(NOTI-RIO) El primer cuatrimestre de 2026 cerró con una caída real del 5,7% en las transferencias automáticas a las provincias. En Río Negro, el impacto se siente en la parálisis de la obra pública y la tensión salarial. El único alivio llegó por el impuesto a los combustibles.
La coparticipación federal, ese termómetro vital que mide la salud de las cuentas provinciales, está marcando fiebre para el gobierno de Alberto Weretilneck. Según el último informe de la consultora Politikon Chaco, el primer cuatrimestre del año terminó con una dinámica negativa que no da tregua: una baja promedio del 5,7% real en todo el país.
Para Río Negro, que se mantiene en el pelotón de las provincias con “descensos en sintonía” con la media nacional, los números traducen el ajuste en una realidad tangible de menos recursos para hospitales, escuelas y salarios.
El costo del ajuste en cifras
Aunque el informe destaca casos extremos como el de Salta o Tucumán, el análisis de los datos permite ponerle cifra a la sangría rionegrina. Con una pérdida acumulada para el conjunto de las provincias de $1.394.527 millones en lo que va del año, el impacto estimado para las arcas de Viedma —considerando su coeficiente de coparticipación secundaria— supera los $34.400 millones de pesos en términos reales comparado con el mismo periodo de 2025.
Esta caída está explicada, fundamentalmente, por dos motores que se apagaron:
- IVA (-3,3%): Reflejo directo del parate en el consumo interno.

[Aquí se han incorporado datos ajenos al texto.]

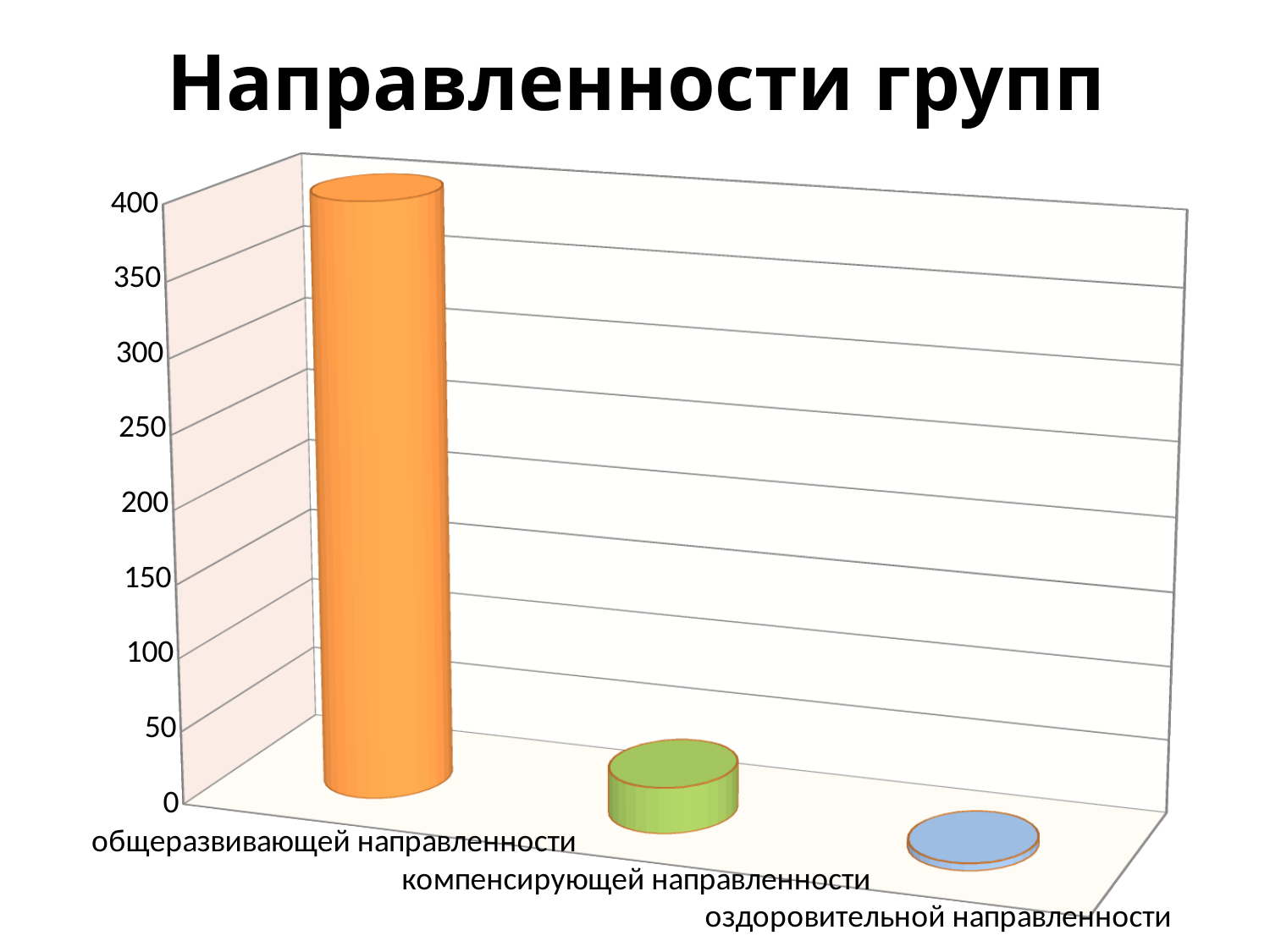
Which category has the lowest value? оздоровительной направленности Which is larger, the value for компенсирующей направленности or the value for оздоровительной направленности? компенсирующей направленности How many categories are shown in the chart? 3 What kind of chart is shown on the slide? bar chart Which category has the highest value? общеразвивающей направленности Which is larger, the value for общеразвивающей направленности or the value for компенсирующей направленности? общеразвивающей направленности Is the value for оздоровительной направленности greater or less than 50? less Is the value for общеразвивающей направленности greater or less than 300? greater What colour is the bar for общеразвивающей направленности? orange Is the value for компенсирующей направленности greater or less than 100? less What is the title of the slide? Направленности групп What is the highest value shown on the vertical axis? 400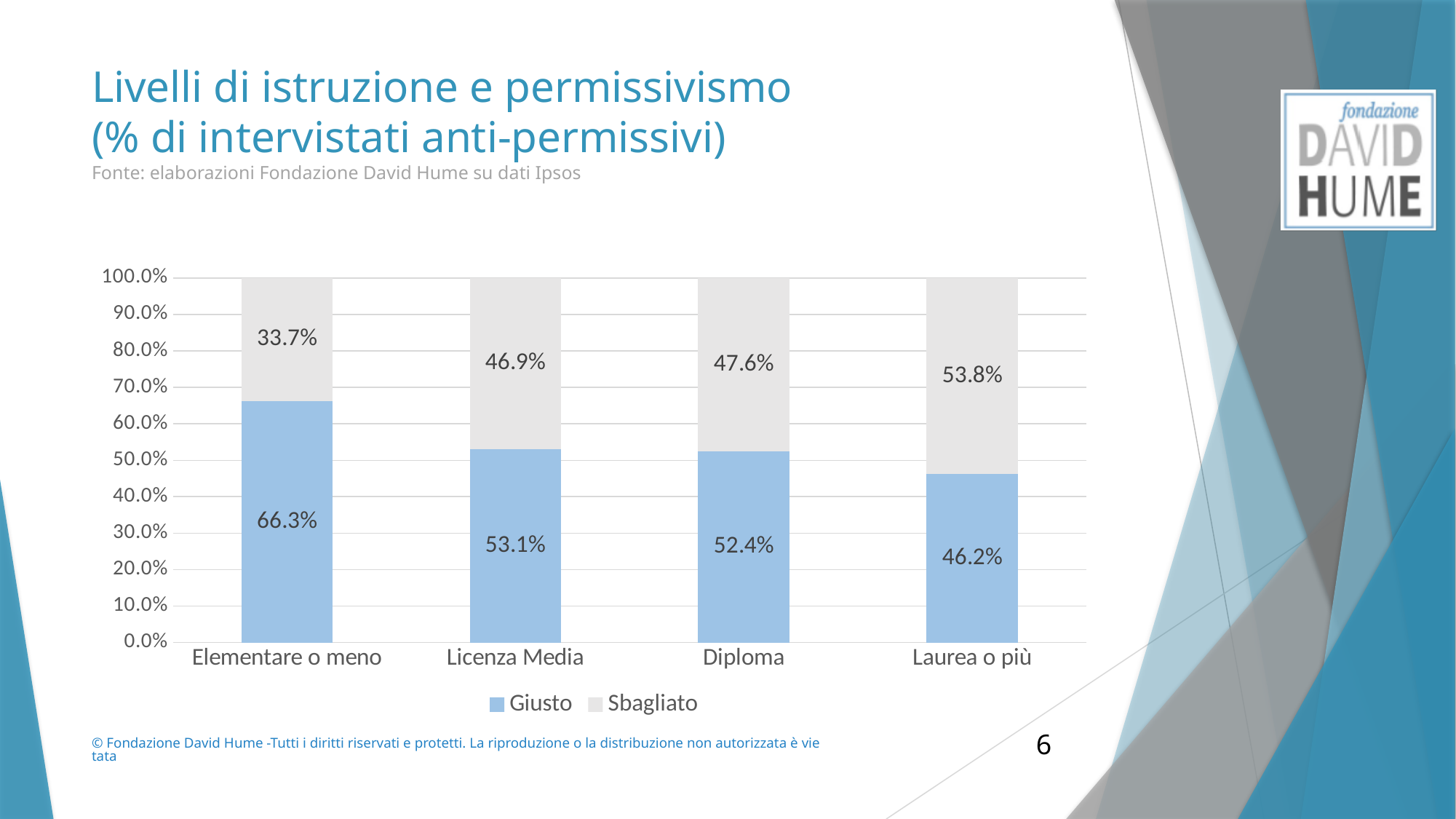
What kind of chart is shown on the slide? Stacked bar chart What is the Sbagliato value for Licenza Media? 46.9% What is the Giusto value for Elementare o meno? 66.3% Which education level has the lowest Sbagliato value? Elementare o meno What is the Giusto value for Diploma? 52.4% Which is larger: the Sbagliato value for Laurea o più or the Sbagliato value for Elementare o meno? Laurea o più How many series does the legend list? 2 How many education levels are shown on the x axis? 4 What is the Sbagliato value for Laurea o più? 53.8% Does the Giusto value rise or fall as education level increases from Elementare o meno to Laurea o più? Falls Which education level has the highest Giusto value? Elementare o meno What is the difference between the Giusto values for Elementare o meno and Laurea o più? 20.1%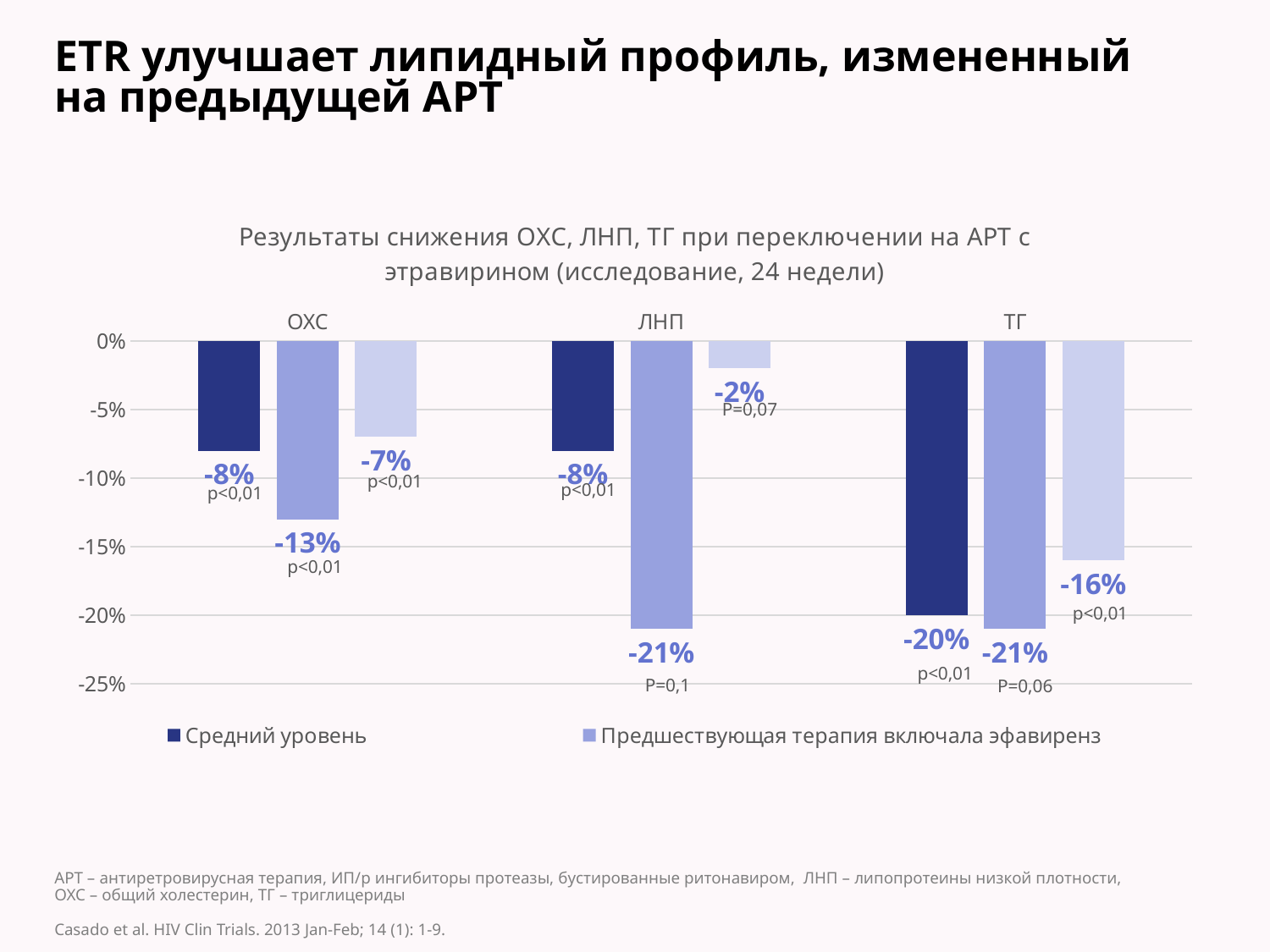
What kind of chart is shown on the slide? bar chart What is the value of Предшествующая терапия включала эфавиренз for ЛНП? -21% How many series does the chart legend list? 2 For the Средний уровень series, which category has the lowest value? ТГ What is the value shown by the lightest-coloured bar for ЛНП? -2% What is the value of Средний уровень for ОХС? -8% What is the difference between the Средний уровень and Предшествующая терапия включала эфавиренз values for ОХС? 5 percentage points What is the value of Средний уровень for ТГ? -20% What p-value is printed under the Предшествующая терапия включала эфавиренз bar for ЛНП? P=0,1 What is the value of Предшествующая терапия включала эфавиренз for ОХС? -13% How many categories are shown on the x axis of the chart? 3 For ЛНП, which series shows the larger reduction: Средний уровень or Предшествующая терапия включала эфавиренз? Предшествующая терапия включала эфавиренз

- Ganancias (-2,5%): La señal de una actividad económica privada que aún no encuentra el piso.
El “alivio” de las naftas
No todo es rojo en la planilla de Excel. El informe arroja un dato clave para una provincia con el ADN logístico y petrolero de Río Negro: los recursos por leyes especiales subieron un 11,3% real.
“El incremento del 23,5% en el impuesto a los combustibles líquidos y del 77,3% en el Monotributo evitaron que el derrumbe de la coparticipación fuera aún más profundo para las provincias patagónicas”, señala el reporte.
Sin embargo, este “vapor de nafta” no alcanza para compensar el peso del IVA y Ganancias, que representan el 91% de la masa total de recursos que Nación envía automáticamente.
Tensión política: Entre paritarias y obra pública
El dato llega en el momento más inoportuno para la Casa de Gobierno. Con una pérdida de poder adquisitivo de los recursos provinciales de esta magnitud, la discusión salarial con los gremios estatales (ATE y UNTER) entra en una zona de alta fricción. El margen para ofrecer aumentos que empaten a la inflación es, matemáticamente, cada vez más estrecho.
Además, la caída del 2,7% en los recursos por compensación del Consenso Fiscal suma presión. A diferencia de lo ocurrido meses atrás, este componente ya no funciona como el “seguro de desempleo” de las provincias, dejando a Weretilneck con pocas cartas en la mano para negociar con la Casa Rosada.
El escenario que viene
El cuatrimestre cierra con una advertencia: los envíos actuales no solo están por debajo de 2025, sino que son significativamente inferiores a los niveles de 2021, 2022 y 2023. La provincia sobrevive financieramente gracias a la eficiencia de la recaudación propia de la Agencia de Recaudación Tributaria, pero la dependencia del “goteo” nacional sigue siendo el talón de Aquiles de la gestión provincial.
Con un invierno que promete ser frío en lo climático, el panorama fiscal en Viedma parece que no se quedará atrás.